Screenshare state will be exposed through media state as the active mode so the frontend can distinguish music from screen playback.

Busy-state rules

  • Music cannot start while screen is active.
  • Screen cannot start while music is active.
  • Browser bridge cannot start while music or screen is active.
  • Stop stops the active media mode and releases ownership.

Error handling

  • VOICE_NOT_CONNECTED: media or screen requested before joining voice.
  • MEDIA_BUSY: another active media mode owns playback.
  • SCREEN_STREAM_FAILED: yt-dlp, stream preparation, or Go Live playback fails.
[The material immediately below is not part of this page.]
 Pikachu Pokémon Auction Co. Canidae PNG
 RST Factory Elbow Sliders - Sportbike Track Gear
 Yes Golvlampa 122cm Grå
Errors should surface through existing Express error handling as JSON responses.

Testing

  • Unit test DiscordPlayer ownership rules: browser bridge cannot override music; music releases ownership on stop.
  • Media controller tests: default mode remains music, screen mode is routed separately, and busy conflicts reject with MEDIA_BUSY.
  • Route tests: /api/media/queue accepts optional mode and passes it to the controller.
  • Screenshare controller tests mock yt-dlp and @dank074/discord-video-stream; no live Discord account is required.

Rollout

Implement ownership first and verify existing music tests still pass. Then add mode parsing and the screenshare controller behind the same media route. UI changes can follow as a small enhancement after API behavior is stable.